The problem — How many lines of the material below contain the string "dense"? Reply with the number alone.

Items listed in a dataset
____

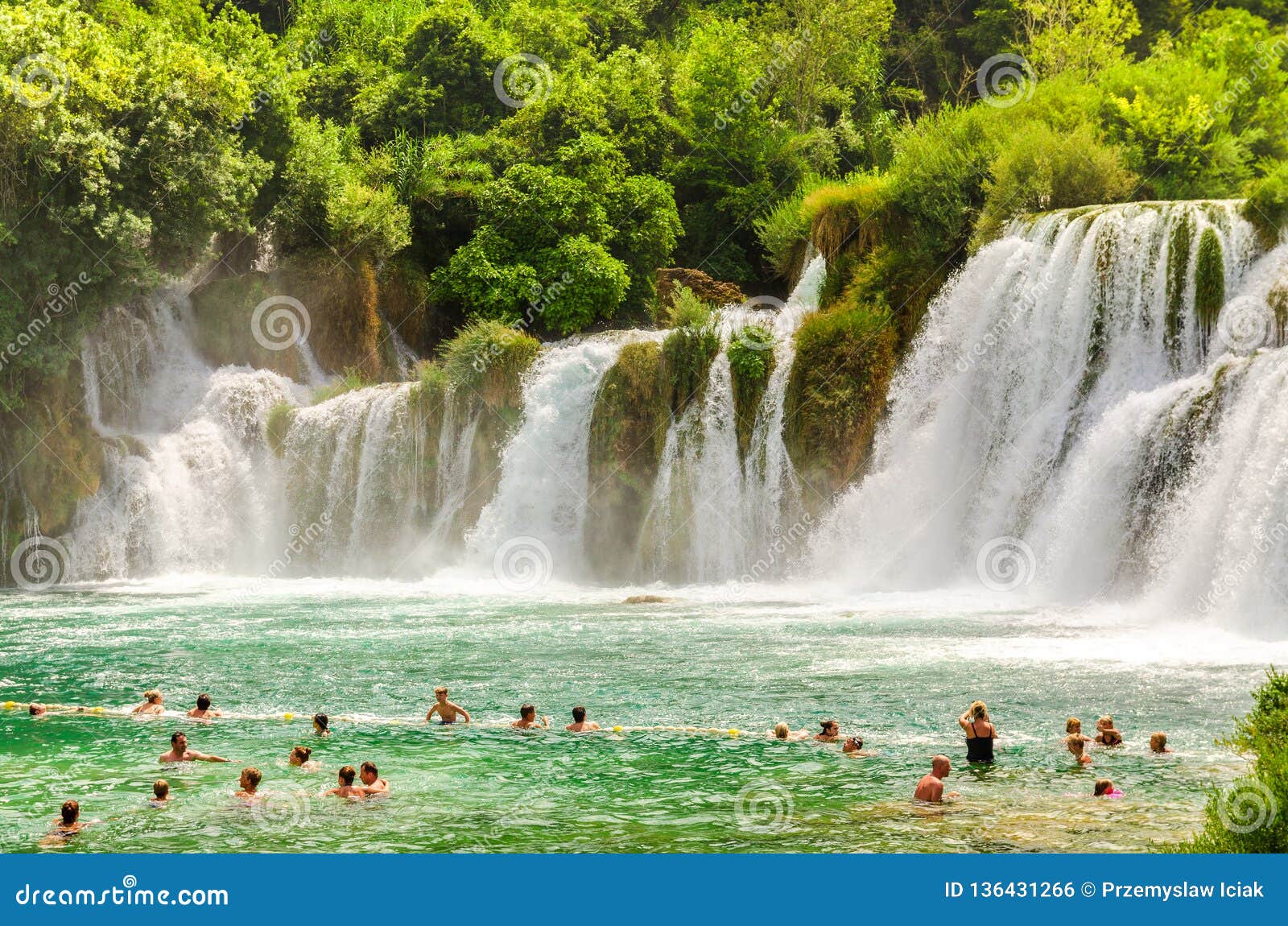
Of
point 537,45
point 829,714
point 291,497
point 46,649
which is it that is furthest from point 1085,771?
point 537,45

____

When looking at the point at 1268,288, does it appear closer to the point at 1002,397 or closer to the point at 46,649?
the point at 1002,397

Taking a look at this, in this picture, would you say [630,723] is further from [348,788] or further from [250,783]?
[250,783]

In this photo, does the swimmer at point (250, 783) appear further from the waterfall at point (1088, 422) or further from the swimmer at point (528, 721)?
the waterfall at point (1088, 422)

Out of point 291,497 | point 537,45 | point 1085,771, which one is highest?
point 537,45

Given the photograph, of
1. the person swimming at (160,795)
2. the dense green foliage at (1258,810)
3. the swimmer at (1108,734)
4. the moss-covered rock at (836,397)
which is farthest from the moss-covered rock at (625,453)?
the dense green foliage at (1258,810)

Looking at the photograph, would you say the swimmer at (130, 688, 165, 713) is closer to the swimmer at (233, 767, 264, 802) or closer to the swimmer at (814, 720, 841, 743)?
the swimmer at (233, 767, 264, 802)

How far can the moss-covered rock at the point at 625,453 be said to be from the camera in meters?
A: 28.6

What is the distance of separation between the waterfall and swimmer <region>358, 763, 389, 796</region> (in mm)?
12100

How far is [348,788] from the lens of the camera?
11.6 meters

____

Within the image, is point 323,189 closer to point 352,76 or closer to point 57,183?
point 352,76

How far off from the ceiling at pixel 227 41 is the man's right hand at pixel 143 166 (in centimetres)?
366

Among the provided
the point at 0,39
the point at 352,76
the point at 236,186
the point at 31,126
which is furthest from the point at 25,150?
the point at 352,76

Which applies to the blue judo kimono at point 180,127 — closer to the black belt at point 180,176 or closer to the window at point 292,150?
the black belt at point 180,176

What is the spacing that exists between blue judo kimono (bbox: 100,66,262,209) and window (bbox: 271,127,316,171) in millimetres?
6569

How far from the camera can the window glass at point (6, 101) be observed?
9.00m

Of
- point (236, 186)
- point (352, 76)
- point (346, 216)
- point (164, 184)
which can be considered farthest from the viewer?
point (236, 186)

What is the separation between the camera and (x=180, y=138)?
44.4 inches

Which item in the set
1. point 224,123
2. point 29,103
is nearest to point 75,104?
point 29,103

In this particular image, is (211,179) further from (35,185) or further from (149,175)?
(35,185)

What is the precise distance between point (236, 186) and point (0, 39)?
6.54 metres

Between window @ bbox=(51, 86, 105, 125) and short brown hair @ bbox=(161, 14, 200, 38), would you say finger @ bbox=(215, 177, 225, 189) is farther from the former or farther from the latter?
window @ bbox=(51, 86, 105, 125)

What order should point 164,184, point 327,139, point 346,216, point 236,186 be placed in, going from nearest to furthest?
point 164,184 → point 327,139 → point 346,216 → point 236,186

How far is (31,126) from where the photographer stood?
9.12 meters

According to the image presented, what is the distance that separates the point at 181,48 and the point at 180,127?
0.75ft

____

Answer to the task — 2